U.S. No Longer Internet Central

There was a time when most of the world’s Internet traffic passed through the US. But that’s changing rapidly, according to a new study from communication analysts TeleGeography Research. Instead, there’s been a big rise in Internet capacity in other parts of the world over the last year, particularly in Latin American and Asia.

The Guardian reports that the survey of global Internet backbone providers looked at the size, capacity and traffic of Internet connections, and discovered some seismic shifts. Where 91% of Asian data passed through the US in 1999, that figure is now just 54%. For Africa the amount has shifted from 70% to just 6%.

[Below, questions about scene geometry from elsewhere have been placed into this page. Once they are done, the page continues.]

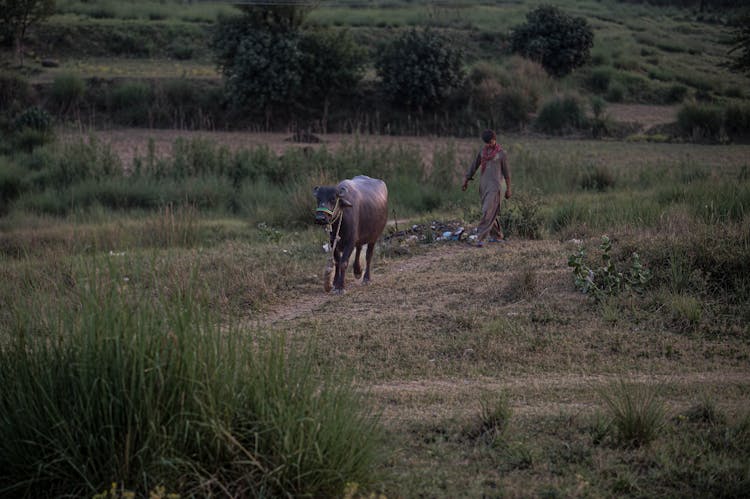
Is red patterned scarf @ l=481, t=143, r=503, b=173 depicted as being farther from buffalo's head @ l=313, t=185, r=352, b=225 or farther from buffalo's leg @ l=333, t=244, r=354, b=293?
buffalo's head @ l=313, t=185, r=352, b=225

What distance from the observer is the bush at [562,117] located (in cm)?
2594

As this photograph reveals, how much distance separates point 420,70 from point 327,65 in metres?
3.04

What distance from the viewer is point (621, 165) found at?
19.3 meters

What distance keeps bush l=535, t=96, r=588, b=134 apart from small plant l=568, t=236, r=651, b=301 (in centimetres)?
1759

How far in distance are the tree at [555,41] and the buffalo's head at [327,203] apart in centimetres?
2297

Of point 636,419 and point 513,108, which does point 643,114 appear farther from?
point 636,419

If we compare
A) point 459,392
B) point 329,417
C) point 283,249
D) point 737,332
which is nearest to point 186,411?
point 329,417

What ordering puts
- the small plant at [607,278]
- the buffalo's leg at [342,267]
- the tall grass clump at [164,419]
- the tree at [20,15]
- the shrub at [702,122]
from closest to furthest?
the tall grass clump at [164,419] < the small plant at [607,278] < the buffalo's leg at [342,267] < the shrub at [702,122] < the tree at [20,15]

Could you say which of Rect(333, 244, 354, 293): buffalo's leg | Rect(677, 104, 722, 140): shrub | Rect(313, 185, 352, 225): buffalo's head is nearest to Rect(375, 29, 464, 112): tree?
Rect(677, 104, 722, 140): shrub

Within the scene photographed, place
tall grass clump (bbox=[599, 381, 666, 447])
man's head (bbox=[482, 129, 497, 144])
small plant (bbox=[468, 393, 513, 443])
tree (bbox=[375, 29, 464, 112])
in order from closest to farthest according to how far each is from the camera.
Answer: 1. tall grass clump (bbox=[599, 381, 666, 447])
2. small plant (bbox=[468, 393, 513, 443])
3. man's head (bbox=[482, 129, 497, 144])
4. tree (bbox=[375, 29, 464, 112])

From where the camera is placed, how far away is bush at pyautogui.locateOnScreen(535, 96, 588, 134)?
2594 cm

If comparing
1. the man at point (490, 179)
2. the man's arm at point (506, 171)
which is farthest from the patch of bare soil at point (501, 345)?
the man's arm at point (506, 171)

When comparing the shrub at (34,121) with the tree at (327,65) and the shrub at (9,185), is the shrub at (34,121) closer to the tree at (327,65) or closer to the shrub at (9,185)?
the shrub at (9,185)

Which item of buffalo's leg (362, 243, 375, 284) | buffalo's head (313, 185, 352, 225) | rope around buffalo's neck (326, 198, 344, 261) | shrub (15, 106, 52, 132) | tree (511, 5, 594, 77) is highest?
tree (511, 5, 594, 77)
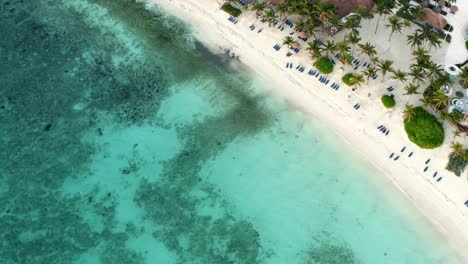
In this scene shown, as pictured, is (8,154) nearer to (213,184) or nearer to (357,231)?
(213,184)

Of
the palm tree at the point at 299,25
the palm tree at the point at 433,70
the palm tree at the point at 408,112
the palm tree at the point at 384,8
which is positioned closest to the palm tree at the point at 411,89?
the palm tree at the point at 408,112

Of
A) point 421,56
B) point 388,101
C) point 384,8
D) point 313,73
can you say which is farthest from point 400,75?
point 384,8

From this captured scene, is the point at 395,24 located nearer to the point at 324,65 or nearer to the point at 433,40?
the point at 433,40

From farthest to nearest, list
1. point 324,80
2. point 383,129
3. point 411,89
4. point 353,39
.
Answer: point 324,80 → point 353,39 → point 383,129 → point 411,89

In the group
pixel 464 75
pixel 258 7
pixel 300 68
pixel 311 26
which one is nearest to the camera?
pixel 464 75

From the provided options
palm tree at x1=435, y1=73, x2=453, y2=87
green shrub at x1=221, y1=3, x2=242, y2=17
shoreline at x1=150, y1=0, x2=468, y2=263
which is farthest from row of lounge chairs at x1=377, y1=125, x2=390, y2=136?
green shrub at x1=221, y1=3, x2=242, y2=17

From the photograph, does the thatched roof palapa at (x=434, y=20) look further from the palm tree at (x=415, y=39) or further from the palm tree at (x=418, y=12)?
the palm tree at (x=415, y=39)
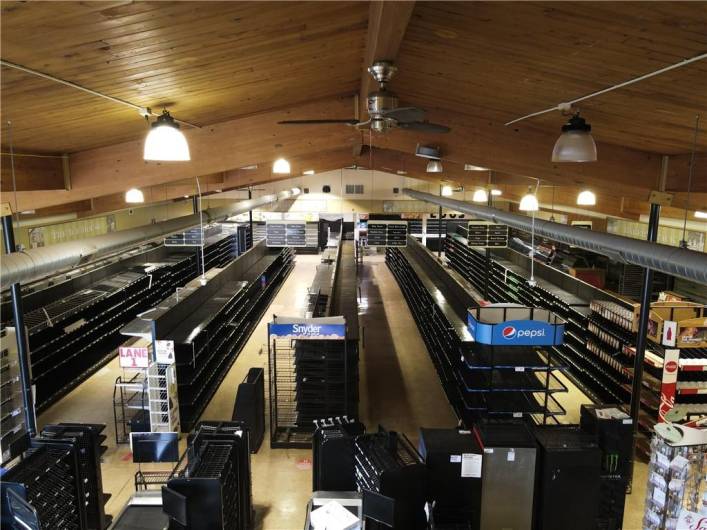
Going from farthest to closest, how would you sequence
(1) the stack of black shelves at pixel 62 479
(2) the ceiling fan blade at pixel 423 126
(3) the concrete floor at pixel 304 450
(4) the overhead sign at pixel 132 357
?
(4) the overhead sign at pixel 132 357, (3) the concrete floor at pixel 304 450, (2) the ceiling fan blade at pixel 423 126, (1) the stack of black shelves at pixel 62 479

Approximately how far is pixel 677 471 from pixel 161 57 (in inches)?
199

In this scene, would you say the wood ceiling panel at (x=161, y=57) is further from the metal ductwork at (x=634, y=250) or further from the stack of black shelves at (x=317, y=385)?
the stack of black shelves at (x=317, y=385)

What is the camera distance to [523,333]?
583 centimetres

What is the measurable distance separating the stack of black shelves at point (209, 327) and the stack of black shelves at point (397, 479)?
14.1 feet

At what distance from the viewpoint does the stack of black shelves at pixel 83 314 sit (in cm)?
843

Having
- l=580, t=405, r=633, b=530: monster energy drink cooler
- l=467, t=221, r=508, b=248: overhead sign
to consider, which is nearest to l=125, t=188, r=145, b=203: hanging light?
l=467, t=221, r=508, b=248: overhead sign

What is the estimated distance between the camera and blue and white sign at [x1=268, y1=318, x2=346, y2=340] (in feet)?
21.8

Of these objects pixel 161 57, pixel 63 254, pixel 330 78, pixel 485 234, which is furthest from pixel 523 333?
pixel 485 234

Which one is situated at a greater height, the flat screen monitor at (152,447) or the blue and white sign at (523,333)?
the blue and white sign at (523,333)

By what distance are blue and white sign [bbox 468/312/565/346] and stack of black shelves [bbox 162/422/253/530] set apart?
9.40 feet

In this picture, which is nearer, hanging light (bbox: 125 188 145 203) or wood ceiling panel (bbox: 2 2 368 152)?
wood ceiling panel (bbox: 2 2 368 152)

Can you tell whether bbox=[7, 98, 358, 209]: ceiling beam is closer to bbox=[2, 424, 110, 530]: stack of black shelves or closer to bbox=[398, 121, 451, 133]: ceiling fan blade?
bbox=[398, 121, 451, 133]: ceiling fan blade

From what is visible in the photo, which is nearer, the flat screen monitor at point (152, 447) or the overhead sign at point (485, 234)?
the flat screen monitor at point (152, 447)

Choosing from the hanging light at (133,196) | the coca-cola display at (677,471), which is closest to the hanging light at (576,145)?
the coca-cola display at (677,471)
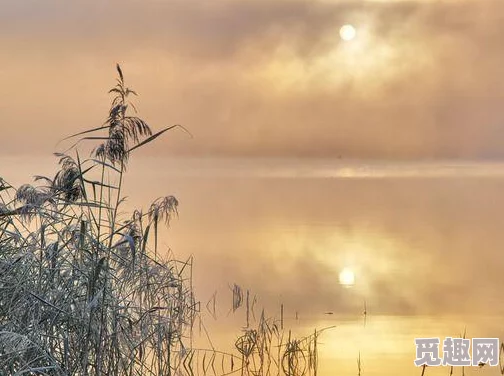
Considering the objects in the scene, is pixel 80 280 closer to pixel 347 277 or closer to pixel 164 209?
pixel 164 209

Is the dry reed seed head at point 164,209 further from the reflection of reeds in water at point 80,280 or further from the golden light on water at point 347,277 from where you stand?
the golden light on water at point 347,277

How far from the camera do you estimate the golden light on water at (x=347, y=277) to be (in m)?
10.7

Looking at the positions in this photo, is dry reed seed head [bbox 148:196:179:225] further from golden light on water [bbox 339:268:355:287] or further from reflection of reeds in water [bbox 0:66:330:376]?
golden light on water [bbox 339:268:355:287]

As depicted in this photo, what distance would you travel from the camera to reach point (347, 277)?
1121cm

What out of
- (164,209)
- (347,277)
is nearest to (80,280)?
(164,209)

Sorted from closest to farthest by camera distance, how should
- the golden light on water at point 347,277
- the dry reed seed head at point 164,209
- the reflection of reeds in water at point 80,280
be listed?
1. the reflection of reeds in water at point 80,280
2. the dry reed seed head at point 164,209
3. the golden light on water at point 347,277

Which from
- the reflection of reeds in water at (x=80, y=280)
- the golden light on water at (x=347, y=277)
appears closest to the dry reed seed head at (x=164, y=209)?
the reflection of reeds in water at (x=80, y=280)

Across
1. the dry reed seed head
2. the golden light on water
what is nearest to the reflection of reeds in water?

Eric Schoonover, a senior analyst at TeleGeography, explained:

"There used to be a phenomenon on the internet called ‘tromboning’. If I were sitting in Singapore or South Africa and I sent an email to a friend three houses down, it was just as likely that the email was going to traverse New York City as somewhere local.”

"What we see now is that phenomenon becoming less and less apparent as more local hubs and internet exchanges crop up in Latin America, in Asia and a few in Africa."

Greater global capacity means more people around the world accessing the Internet, which actually makes it more stable, since it’s now less reliant on a single hub. Even North America and Europe is showing signs of increased Internet growth after some slow expansion, with growth rates for last year at 63%.

"The US and Europe, just by the nature of scale, had started to flatten out – but even in the last year those have re-accelerated," Schoonover said. "In Asia and Latin America, growth rates are through the roof and Africa is starting from such a low base, they can’t help but to grow very, very quickly."